Buzdağı modeli, yeni bir kültürü neden yalnızca gördüklerimizle yargılayamayacağımızı vurgular. İçgüdüsel olarak, bir durumda başlangıçta algıladığımızdan daha fazlası olduğunu biliyoruz. Birinin davranışı kültürel normlarınıza aykırı olduğunda ne olacağını düşünmek için bir dakikanızı ayırın. Diğer kişinin davranışını kabul edilemez olarak mı algılardınız, saygısız mı? Algınız doğru muydu? Aslında davranışın altında yatan inançları ortaya çıkarmak için zaman ayırmak gereklidir.
Kültürel anlayışınızı geliştirmek, kafa karıştırıcı durumlarda gezinmenin ve farklı kültürlerden diğerleriyle bağlantı kurmak için uygun ayarlamalar yapmanın yolunu sunar.
Göz teması örneğine geri dönelim. Kültürel tercihleri, kişilik özellikleriyle karıştırma eğilimi vardır. Asya kültüründe doğrudan göz teması kuran kişi kaba ve korkutucu olarak algılanabilir mi? Bir Avustralyalıya bilinçli olarak kısa bir bakış atan kişi yalancı veya özgüveni olmayan biri olarak görülebilir mi?
Kültürel olarak karmaşık durumlarla yüzleşmek için uluslararası bir görev alanına sahip olmanız gerekmez. Avustralya’nın yerli nüfusu, dünyadaki kültürel ve dilsel olarak en çeşitli olanlardan biridir. Bir göçmen ülkesi olan Avustralya’nın halkı 190’dan fazla ulustan geliyor ve ulusun yüzde 75’inden fazlası Avustralya dışında bir soyla özdeşleşiyor.

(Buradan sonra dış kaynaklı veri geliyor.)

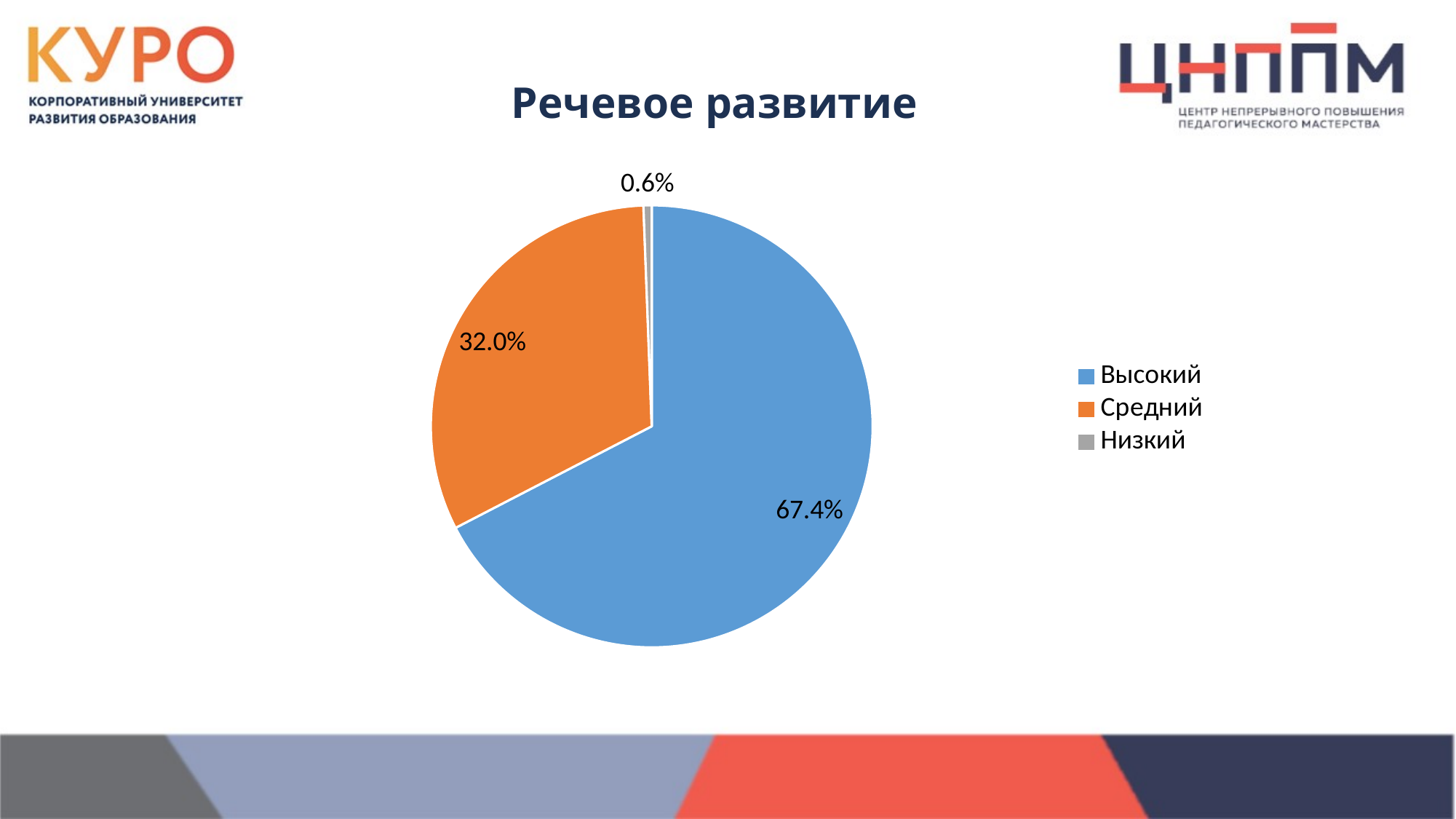
What is the difference between the values for Высокий and Средний? 35.4% What is the title of the chart? Речевое развитие What is the value for Высокий? 67.4% What is the value for Низкий? 0.6% What kind of chart is shown on the slide? pie chart Which is larger, the value for Средний or the value for Низкий? Средний What is the combined share of Средний and Низкий? 32.6% What colour is the slice for Средний? orange Which category has the smallest share of the pie? Низкий How many categories does the pie chart have? 3 What is the value for Средний? 32.0% Which category has the largest share of the pie? Высокий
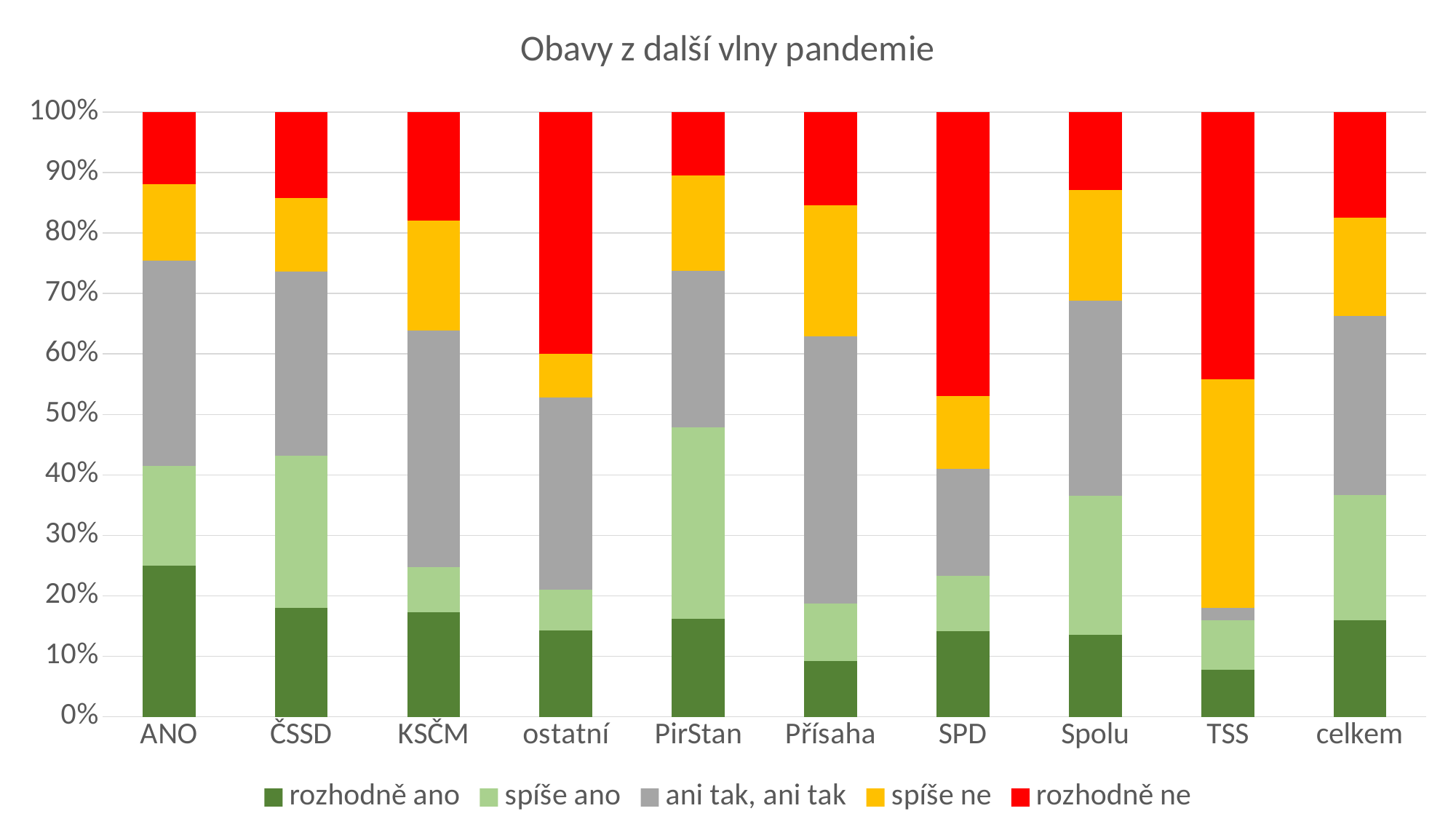
Which is larger, the 'rozhodně ano' segment for ANO or for TSS? ANO Which category has the largest 'spíše ano' segment? PirStan Is the 'rozhodně ano' value for ANO greater or less than 20%? greater Which category has the largest 'rozhodně ano' segment? ANO What is the title of the chart? Obavy z další vlny pandemie Is the 'rozhodně ano' value for TSS greater or less than 10%? less What kind of chart is shown on the slide? stacked bar chart Is the 'rozhodně ne' value for SPD greater or less than 40%? greater Which category has the largest 'spíše ne' segment? TSS How many categories are shown on the x axis? 10 How many series does the legend list? 5 What is the total of the stacked bar for celkem? 100%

Kültürel anlatılarımız, çocuklukta, toplumda deneyimlediğimiz çok sayıda öğreti katmanından şekillenmeye başlar. Maruz kaldığımız toplumların normlarını öğreniriz ve bu öğrenilen fikirler kişisel değer sistemimizin ayrılmaz bir parçası olur. Kültürler arasında farklı geçmişlere sahip insanlarla bağlantı kurmak için öncelikle kendi dünya merceğimizi şekillendiren değerleri anlamamız gerekir.